It is hard if not impossible to reach a conclusion with the limited info you provide. Do your contactors run on 12V? What is the 12V supply? Do you have a voltmeter and ammeter for your pack?


----------



## monkmonkey (Mar 23, 2012)

I'll make the diagram later. Just wanted to say that the F/R is the thing below the controller in the picture. Its odd cause other Leopard photos I don't see that F/R.


----------



## monkmonkey (Mar 23, 2012)

Also, is the setup for all evs the same? So if I found an installation blueprint, that would work for the renault?


----------



## major (Apr 4, 2008)

monkmonkey said:


> I'll make the diagram later. Just wanted to say that the F/R is the thing below the controller in the picture. Its odd cause other Leopard photos I don't see that F/R.


Do you mean this?



monkmonkey said:


>


----------



## major (Apr 4, 2008)

monkmonkey said:


> Also, is the setup for all evs the same?


No, not by a long shot.



monkmonkey said:


> So if I found an installation blueprint, that would work for the renault?

LISTED ENTRIES -
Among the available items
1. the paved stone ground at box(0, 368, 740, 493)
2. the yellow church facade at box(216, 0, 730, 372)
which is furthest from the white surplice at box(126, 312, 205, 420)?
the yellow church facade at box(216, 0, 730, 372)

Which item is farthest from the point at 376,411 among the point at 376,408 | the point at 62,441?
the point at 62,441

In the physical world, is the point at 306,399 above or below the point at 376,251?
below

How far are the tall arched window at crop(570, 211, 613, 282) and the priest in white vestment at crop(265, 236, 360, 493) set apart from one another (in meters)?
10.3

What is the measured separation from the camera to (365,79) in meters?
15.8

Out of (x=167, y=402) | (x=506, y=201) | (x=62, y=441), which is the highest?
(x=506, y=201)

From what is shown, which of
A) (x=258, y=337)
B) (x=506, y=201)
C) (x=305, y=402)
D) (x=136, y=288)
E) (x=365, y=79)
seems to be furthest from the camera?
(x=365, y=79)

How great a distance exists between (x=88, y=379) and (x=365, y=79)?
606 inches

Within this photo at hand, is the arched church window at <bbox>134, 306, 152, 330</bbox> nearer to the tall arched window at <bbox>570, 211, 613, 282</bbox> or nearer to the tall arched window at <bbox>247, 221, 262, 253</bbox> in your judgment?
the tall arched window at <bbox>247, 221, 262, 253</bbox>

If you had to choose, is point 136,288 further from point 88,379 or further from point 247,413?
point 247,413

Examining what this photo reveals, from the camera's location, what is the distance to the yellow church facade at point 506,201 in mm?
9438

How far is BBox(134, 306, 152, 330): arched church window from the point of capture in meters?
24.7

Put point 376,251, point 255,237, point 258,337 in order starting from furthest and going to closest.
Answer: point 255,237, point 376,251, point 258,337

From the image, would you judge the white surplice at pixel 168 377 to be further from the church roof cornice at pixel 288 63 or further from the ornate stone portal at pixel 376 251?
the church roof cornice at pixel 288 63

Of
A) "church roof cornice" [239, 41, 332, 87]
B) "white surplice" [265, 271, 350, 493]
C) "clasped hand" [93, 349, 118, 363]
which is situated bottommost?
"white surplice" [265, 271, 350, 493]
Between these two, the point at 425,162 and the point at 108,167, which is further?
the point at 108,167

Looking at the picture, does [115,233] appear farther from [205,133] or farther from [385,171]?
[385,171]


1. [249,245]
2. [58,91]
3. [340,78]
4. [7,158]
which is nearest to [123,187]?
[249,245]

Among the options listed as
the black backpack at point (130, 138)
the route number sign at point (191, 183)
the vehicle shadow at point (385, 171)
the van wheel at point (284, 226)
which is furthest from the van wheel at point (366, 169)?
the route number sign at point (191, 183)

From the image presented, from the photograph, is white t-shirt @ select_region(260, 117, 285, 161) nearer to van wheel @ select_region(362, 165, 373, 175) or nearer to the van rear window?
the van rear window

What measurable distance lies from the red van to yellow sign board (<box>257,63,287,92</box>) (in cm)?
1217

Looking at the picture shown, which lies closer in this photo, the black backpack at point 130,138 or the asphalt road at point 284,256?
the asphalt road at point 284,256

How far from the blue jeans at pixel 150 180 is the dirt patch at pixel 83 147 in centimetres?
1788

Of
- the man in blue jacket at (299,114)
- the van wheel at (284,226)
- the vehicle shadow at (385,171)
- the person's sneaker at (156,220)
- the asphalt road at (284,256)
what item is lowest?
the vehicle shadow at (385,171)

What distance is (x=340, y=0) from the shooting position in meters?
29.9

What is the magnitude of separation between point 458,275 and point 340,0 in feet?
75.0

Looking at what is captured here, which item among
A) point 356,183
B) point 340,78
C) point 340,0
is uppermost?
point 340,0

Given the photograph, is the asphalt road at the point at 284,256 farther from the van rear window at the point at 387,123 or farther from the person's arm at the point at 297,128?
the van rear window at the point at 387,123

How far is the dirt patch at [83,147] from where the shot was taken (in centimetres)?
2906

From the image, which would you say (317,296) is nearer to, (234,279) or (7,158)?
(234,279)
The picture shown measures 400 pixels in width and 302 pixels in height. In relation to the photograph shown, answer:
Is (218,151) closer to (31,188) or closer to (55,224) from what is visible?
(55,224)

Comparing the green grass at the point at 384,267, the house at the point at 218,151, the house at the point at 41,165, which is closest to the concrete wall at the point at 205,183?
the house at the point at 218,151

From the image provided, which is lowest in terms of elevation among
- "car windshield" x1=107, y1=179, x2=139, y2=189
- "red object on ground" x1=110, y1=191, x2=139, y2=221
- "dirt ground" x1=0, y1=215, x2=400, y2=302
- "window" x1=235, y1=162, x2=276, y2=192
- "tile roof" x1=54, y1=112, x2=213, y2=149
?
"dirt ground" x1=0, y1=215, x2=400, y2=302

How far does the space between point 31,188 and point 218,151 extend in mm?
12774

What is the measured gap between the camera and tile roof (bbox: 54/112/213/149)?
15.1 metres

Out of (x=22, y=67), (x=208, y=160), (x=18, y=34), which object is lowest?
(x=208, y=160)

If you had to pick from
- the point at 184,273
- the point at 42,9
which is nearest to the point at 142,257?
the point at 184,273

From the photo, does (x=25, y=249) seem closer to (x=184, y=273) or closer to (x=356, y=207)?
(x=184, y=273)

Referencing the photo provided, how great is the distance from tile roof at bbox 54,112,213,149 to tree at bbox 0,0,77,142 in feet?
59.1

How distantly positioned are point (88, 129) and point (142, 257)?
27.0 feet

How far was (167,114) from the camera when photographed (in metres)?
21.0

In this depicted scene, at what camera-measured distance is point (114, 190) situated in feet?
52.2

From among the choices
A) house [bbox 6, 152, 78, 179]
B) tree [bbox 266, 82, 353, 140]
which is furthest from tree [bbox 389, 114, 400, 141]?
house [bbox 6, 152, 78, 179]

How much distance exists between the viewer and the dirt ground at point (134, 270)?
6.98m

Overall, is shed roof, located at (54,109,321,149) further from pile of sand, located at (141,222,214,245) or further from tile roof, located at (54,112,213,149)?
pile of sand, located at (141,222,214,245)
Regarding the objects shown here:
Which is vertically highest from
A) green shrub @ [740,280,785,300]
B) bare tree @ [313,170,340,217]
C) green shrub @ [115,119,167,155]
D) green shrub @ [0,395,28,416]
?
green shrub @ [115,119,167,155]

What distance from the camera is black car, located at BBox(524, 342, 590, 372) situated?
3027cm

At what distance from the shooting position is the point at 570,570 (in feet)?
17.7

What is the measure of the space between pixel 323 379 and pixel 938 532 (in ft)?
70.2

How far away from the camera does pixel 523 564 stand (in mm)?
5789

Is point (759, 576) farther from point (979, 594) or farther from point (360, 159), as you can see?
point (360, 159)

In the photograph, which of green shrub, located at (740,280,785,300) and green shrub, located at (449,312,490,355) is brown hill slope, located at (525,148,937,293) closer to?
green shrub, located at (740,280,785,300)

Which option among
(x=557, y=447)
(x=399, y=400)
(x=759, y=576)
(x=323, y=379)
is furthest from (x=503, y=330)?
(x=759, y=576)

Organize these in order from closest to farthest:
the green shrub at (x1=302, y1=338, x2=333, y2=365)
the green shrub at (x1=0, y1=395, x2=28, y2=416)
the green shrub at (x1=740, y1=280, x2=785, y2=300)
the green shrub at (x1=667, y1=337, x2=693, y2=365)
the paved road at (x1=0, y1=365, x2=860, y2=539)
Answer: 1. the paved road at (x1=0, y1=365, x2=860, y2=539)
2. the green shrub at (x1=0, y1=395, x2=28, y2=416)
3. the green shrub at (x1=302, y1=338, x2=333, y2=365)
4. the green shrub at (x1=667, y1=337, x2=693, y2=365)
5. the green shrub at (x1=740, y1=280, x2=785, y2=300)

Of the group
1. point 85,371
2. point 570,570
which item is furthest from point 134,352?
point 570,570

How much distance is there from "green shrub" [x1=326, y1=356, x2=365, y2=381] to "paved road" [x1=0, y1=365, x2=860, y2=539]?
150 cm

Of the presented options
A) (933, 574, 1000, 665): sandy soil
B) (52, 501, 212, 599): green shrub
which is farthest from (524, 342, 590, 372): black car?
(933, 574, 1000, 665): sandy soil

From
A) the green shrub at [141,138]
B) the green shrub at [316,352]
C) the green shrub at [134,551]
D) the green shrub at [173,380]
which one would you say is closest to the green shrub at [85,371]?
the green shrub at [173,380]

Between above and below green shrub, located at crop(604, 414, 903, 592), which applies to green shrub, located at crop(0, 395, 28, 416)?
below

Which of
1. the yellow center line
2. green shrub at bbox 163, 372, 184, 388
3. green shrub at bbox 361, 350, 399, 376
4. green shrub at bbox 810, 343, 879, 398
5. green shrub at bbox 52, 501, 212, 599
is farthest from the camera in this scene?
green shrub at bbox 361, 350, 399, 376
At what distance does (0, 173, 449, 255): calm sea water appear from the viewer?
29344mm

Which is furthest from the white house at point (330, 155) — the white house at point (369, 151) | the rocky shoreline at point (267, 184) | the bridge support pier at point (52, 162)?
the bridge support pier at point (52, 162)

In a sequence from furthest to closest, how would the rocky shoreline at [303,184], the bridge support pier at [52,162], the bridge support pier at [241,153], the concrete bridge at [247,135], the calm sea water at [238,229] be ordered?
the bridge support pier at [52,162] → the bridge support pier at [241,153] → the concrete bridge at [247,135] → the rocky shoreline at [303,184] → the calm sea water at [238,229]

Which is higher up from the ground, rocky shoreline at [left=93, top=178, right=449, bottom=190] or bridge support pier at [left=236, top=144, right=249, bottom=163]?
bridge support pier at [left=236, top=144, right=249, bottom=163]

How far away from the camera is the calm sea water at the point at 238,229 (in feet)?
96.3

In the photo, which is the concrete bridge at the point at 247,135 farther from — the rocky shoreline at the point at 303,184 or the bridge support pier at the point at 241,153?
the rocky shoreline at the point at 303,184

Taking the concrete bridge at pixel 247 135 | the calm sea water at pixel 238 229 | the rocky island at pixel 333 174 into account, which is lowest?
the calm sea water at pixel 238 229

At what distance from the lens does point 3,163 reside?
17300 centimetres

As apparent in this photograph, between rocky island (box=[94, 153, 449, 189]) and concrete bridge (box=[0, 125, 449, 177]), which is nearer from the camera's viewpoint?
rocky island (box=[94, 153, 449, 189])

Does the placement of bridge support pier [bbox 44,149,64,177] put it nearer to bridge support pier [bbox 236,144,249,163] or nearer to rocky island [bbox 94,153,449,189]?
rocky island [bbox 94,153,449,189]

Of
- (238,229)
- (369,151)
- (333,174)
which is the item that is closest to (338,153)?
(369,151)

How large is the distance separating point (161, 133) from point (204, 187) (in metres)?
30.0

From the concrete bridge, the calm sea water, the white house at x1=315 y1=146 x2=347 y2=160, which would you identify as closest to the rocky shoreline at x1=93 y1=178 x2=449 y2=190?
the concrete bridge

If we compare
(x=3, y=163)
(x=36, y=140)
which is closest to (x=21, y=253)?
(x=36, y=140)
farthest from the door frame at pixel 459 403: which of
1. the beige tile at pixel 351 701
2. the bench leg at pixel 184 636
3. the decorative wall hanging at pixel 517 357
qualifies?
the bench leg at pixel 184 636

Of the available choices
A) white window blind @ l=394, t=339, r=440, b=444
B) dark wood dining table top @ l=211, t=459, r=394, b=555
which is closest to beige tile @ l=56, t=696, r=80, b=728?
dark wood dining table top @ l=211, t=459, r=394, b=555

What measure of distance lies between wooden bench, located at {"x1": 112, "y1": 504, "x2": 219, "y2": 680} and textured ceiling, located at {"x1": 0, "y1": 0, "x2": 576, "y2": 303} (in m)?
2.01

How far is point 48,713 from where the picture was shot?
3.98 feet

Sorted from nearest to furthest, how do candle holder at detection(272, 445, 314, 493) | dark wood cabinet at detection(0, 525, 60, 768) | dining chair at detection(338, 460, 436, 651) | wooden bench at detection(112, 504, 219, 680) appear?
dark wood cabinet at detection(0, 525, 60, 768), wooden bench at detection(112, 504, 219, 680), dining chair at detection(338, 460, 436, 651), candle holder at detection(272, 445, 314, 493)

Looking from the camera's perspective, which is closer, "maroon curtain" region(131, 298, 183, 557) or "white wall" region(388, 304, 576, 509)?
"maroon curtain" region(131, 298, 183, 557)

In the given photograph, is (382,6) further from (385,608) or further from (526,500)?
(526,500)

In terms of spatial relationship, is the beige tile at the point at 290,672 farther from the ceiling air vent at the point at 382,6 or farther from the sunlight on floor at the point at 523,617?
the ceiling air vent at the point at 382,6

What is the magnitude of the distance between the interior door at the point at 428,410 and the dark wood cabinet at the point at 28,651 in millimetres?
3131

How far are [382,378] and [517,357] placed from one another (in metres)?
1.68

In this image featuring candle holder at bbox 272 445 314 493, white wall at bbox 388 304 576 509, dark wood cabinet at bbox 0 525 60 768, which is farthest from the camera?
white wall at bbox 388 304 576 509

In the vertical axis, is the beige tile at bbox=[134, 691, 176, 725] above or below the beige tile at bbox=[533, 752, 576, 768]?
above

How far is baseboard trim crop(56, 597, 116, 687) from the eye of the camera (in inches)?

TASKS AND EXERCISES -
1) In the EV wiring thread, how does major answer the question of whether the setup for all EVs is the same?
2) Resume the EV wiring thread after its last line.

YOUR RESPONSES -
1) No, not by a long shot.

2)
Not sure what you mean. Check against what is in your EV. I can tell you that what you showed in the photos is not the original Lectric Leopard system.


----------



## monkmonkey (Mar 23, 2012)

major said:


> Do you mean this?


Yes. Thats the part thats going on/off. I believe its the cause of the problem.


----------



## major (Apr 4, 2008)

monkmonkey said:


> Yes. Thats the part thats going on/off. I believe its the cause of the problem.


That is not an F/R (Forward/Reverse) contactor set, it appears to be the main contactor. And yes, if it is going off and on, you have a big problem. I recommend you not drive it on the street until you get it fixed. You can start by answering some of the questions I've been asking. What supplies the coil voltage for the contactor?


----------



## monkmonkey (Mar 23, 2012)

Here is a scan of the blueprint here...

http://s848.photobucket.com/albums/...onkmonkey23/?action=view&current=eleopard.jpg


----------



## PStechPaul (May 1, 2012)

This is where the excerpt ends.